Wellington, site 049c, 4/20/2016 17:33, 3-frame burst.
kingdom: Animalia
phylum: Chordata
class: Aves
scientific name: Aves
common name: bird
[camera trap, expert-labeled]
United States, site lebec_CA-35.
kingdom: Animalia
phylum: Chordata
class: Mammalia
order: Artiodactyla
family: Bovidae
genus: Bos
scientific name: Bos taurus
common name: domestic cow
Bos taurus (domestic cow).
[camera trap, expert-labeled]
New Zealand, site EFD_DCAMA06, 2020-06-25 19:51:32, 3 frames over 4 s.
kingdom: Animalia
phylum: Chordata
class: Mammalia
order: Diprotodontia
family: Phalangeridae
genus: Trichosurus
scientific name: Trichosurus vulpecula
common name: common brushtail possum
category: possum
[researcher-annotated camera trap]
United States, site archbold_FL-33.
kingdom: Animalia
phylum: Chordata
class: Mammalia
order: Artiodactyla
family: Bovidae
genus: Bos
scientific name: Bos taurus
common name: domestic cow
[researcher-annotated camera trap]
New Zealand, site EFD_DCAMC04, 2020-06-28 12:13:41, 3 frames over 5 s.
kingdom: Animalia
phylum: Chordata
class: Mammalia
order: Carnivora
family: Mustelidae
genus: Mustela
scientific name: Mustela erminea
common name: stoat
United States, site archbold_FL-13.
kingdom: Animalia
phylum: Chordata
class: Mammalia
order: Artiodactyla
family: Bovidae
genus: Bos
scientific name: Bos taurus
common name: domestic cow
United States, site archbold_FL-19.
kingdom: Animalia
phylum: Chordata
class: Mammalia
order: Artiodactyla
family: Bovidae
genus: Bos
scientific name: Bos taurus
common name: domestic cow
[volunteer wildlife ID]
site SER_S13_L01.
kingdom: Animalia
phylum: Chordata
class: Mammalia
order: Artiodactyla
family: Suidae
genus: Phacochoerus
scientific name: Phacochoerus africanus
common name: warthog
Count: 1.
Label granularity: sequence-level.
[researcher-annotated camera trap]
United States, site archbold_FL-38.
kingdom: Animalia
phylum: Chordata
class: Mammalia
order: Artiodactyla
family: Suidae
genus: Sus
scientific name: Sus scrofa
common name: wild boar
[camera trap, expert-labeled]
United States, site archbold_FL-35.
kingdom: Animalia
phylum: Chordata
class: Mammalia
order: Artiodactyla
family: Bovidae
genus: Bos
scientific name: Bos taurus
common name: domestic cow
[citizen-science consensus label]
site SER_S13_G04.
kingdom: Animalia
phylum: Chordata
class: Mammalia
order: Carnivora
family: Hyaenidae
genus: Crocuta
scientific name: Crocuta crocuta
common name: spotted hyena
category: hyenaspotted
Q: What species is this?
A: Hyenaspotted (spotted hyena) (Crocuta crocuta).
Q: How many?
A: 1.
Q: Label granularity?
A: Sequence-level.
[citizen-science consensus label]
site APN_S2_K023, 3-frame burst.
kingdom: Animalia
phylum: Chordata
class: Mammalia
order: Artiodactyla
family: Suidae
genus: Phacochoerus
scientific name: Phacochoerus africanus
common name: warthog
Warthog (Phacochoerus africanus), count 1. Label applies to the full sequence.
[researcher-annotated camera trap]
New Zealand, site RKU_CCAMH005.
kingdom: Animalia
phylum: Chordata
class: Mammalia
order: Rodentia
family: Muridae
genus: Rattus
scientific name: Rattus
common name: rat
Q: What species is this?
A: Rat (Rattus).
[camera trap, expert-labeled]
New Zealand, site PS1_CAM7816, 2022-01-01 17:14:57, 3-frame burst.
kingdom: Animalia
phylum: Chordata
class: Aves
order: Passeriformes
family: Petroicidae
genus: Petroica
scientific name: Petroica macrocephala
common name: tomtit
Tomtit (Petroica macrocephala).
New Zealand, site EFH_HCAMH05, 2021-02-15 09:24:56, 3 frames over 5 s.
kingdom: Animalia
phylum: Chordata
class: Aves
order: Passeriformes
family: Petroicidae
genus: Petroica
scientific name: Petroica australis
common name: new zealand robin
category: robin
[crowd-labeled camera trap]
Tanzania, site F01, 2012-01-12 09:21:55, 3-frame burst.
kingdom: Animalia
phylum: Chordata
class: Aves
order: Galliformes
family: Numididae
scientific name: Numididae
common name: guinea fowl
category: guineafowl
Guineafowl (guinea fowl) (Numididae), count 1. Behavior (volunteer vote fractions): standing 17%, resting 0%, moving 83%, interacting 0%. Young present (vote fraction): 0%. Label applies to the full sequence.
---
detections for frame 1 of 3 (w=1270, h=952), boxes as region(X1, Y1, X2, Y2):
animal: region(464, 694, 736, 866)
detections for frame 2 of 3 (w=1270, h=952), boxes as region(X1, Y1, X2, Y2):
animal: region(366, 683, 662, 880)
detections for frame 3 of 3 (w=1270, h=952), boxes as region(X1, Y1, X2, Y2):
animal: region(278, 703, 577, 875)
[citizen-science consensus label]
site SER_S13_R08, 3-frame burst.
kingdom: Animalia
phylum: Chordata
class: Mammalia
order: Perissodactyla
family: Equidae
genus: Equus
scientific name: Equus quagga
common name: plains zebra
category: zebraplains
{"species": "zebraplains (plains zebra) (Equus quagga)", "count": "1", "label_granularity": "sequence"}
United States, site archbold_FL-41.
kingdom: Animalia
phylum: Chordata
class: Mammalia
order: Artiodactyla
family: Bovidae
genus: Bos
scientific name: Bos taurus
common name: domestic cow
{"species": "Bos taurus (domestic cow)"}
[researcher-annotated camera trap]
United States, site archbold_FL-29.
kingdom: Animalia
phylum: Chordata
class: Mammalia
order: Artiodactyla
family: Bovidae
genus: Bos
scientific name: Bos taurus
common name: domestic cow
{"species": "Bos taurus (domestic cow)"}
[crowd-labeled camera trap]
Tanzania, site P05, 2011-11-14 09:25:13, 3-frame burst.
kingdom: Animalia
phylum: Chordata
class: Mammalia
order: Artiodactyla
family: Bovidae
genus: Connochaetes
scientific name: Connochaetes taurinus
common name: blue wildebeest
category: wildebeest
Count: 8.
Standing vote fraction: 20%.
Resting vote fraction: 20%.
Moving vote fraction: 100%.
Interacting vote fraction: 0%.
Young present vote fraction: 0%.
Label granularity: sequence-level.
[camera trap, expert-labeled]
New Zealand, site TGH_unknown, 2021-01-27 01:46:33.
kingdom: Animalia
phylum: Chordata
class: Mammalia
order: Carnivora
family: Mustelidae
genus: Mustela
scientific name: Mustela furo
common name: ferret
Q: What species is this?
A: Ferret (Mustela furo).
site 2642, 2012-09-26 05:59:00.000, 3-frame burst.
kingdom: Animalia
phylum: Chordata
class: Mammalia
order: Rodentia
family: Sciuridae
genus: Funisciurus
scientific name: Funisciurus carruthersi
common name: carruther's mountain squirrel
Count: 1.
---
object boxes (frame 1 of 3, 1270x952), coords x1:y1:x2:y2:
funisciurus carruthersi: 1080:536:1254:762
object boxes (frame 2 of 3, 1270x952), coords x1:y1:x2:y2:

_____

(Aim of the task):
Would you return each entry exactly as it reads?

(Exercise answer):
Wellington, site 049c, 4/20/2016 17:33, 3-frame burst.
kingdom: Animalia
phylum: Chordata
class: Aves
scientific name: Aves
common name: bird
[camera trap, expert-labeled]
United States, site lebec_CA-35.
kingdom: Animalia
phylum: Chordata
class: Mammalia
order: Artiodactyla
family: Bovidae
genus: Bos
scientific name: Bos taurus
common name: domestic cow
Bos taurus (domestic cow).
[camera trap, expert-labeled]
New Zealand, site EFD_DCAMA06, 2020-06-25 19:51:32, 3 frames over 4 s.
kingdom: Animalia
phylum: Chordata
class: Mammalia
order: Diprotodontia
family: Phalangeridae
genus: Trichosurus
scientific name: Trichosurus vulpecula
common name: common brushtail possum
category: possum
[researcher-annotated camera trap]
United States, site archbold_FL-33.
kingdom: Animalia
phylum: Chordata
class: Mammalia
order: Artiodactyla
family: Bovidae
genus: Bos
scientific name: Bos taurus
common name: domestic cow
[researcher-annotated camera trap]
New Zealand, site EFD_DCAMC04, 2020-06-28 12:13:41, 3 frames over 5 s.
kingdom: Animalia
phylum: Chordata
class: Mammalia
order: Carnivora
family: Mustelidae
genus: Mustela
scientific name: Mustela erminea
common name: stoat
United States, site archbold_FL-13.
kingdom: Animalia
phylum: Chordata
class: Mammalia
order: Artiodactyla
family: Bovidae
genus: Bos
scientific name: Bos taurus
common name: domestic cow
United States, site archbold_FL-19.
kingdom: Animalia
phylum: Chordata
class: Mammalia
order: Artiodactyla
family: Bovidae
genus: Bos
scientific name: Bos taurus
common name: domestic cow
[volunteer wildlife ID]
site SER_S13_L01.
kingdom: Animalia
phylum: Chordata
class: Mammalia
order: Artiodactyla
family: Suidae
genus: Phacochoerus
scientific name: Phacochoerus africanus
common name: warthog
Count: 1.
Label granularity: sequence-level.
[researcher-annotated camera trap]
United States, site archbold_FL-38.
kingdom: Animalia
phylum: Chordata
class: Mammalia
order: Artiodactyla
family: Suidae
genus: Sus
scientific name: Sus scrofa
common name: wild boar
[camera trap, expert-labeled]
United States, site archbold_FL-35.
kingdom: Animalia
phylum: Chordata
class: Mammalia
order: Artiodactyla
family: Bovidae
genus: Bos
scientific name: Bos taurus
common name: domestic cow
[citizen-science consensus label]
site SER_S13_G04.
kingdom: Animalia
phylum: Chordata
class: Mammalia
order: Carnivora
family: Hyaenidae
genus: Crocuta
scientific name: Crocuta crocuta
common name: spotted hyena
category: hyenaspotted
Q: What species is this?
A: Hyenaspotted (spotted hyena) (Crocuta crocuta).
Q: How many?
A: 1.
Q: Label granularity?
A: Sequence-level.
[citizen-science consensus label]
site APN_S2_K023, 3-frame burst.
kingdom: Animalia
phylum: Chordata
class: Mammalia
order: Artiodactyla
family: Suidae
genus: Phacochoerus
scientific name: Phacochoerus africanus
common name: warthog
Warthog (Phacochoerus africanus), count 1. Label applies to the full sequence.
[researcher-annotated camera trap]
New Zealand, site RKU_CCAMH005.
kingdom: Animalia
phylum: Chordata
class: Mammalia
order: Rodentia
family: Muridae
genus: Rattus
scientific name: Rattus
common name: rat
Q: What species is this?
A: Rat (Rattus).
[camera trap, expert-labeled]
New Zealand, site PS1_CAM7816, 2022-01-01 17:14:57, 3-frame burst.
kingdom: Animalia
phylum: Chordata
class: Aves
order: Passeriformes
family: Petroicidae
genus: Petroica
scientific name: Petroica macrocephala
common name: tomtit
Tomtit (Petroica macrocephala).
New Zealand, site EFH_HCAMH05, 2021-02-15 09:24:56, 3 frames over 5 s.
kingdom: Animalia
phylum: Chordata
class: Aves
order: Passeriformes
family: Petroicidae
genus: Petroica
scientific name: Petroica australis
common name: new zealand robin
category: robin
[crowd-labeled camera trap]
Tanzania, site F01, 2012-01-12 09:21:55, 3-frame burst.
kingdom: Animalia
phylum: Chordata
class: Aves
order: Galliformes
family: Numididae
scientific name: Numididae
common name: guinea fowl
category: guineafowl
Guineafowl (guinea fowl) (Numididae), count 1. Behavior (volunteer vote fractions): standing 17%, resting 0%, moving 83%, interacting 0%. Young present (vote fraction): 0%. Label applies to the full sequence.
---
detections for frame 1 of 3 (w=1270, h=952), boxes as region(X1, Y1, X2, Y2):
animal: region(464, 694, 736, 866)
detections for frame 2 of 3 (w=1270, h=952), boxes as region(X1, Y1, X2, Y2):
animal: region(366, 683, 662, 880)
detections for frame 3 of 3 (w=1270, h=952), boxes as region(X1, Y1, X2, Y2):
animal: region(278, 703, 577, 875)
[citizen-science consensus label]
site SER_S13_R08, 3-frame burst.
kingdom: Animalia
phylum: Chordata
class: Mammalia
order: Perissodactyla
family: Equidae
genus: Equus
scientific name: Equus quagga
common name: plains zebra
category: zebraplains
{"species": "zebraplains (plains zebra) (Equus quagga)", "count": "1", "label_granularity": "sequence"}
United States, site archbold_FL-41.
kingdom: Animalia
phylum: Chordata
class: Mammalia
order: Artiodactyla
family: Bovidae
genus: Bos
scientific name: Bos taurus
common name: domestic cow
{"species": "Bos taurus (domestic cow)"}
[researcher-annotated camera trap]
United States, site archbold_FL-29.
kingdom: Animalia
phylum: Chordata
class: Mammalia
order: Artiodactyla
family: Bovidae
genus: Bos
scientific name: Bos taurus
common name: domestic cow
{"species": "Bos taurus (domestic cow)"}
[crowd-labeled camera trap]
Tanzania, site P05, 2011-11-14 09:25:13, 3-frame burst.
kingdom: Animalia
phylum: Chordata
class: Mammalia
order: Artiodactyla
family: Bovidae
genus: Connochaetes
scientific name: Connochaetes taurinus
common name: blue wildebeest
category: wildebeest
Count: 8.
Standing vote fraction: 20%.
Resting vote fraction: 20%.
Moving vote fraction: 100%.
Interacting vote fraction: 0%.
Young present vote fraction: 0%.
Label granularity: sequence-level.
[camera trap, expert-labeled]
New Zealand, site TGH_unknown, 2021-01-27 01:46:33.
kingdom: Animalia
phylum: Chordata
class: Mammalia
order: Carnivora
family: Mustelidae
genus: Mustela
scientific name: Mustela furo
common name: ferret
Q: What species is this?
A: Ferret (Mustela furo).
site 2642, 2012-09-26 05:59:00.000, 3-frame burst.
kingdom: Animalia
phylum: Chordata
class: Mammalia
order: Rodentia
family: Sciuridae
genus: Funisciurus
scientific name: Funisciurus carruthersi
common name: carruther's mountain squirrel
Count: 1.
---
object boxes (frame 1 of 3, 1270x952), coords x1:y1:x2:y2:
funisciurus carruthersi: 1080:536:1254:762
object boxes (frame 2 of 3, 1270x952), coords x1:y1:x2:y2:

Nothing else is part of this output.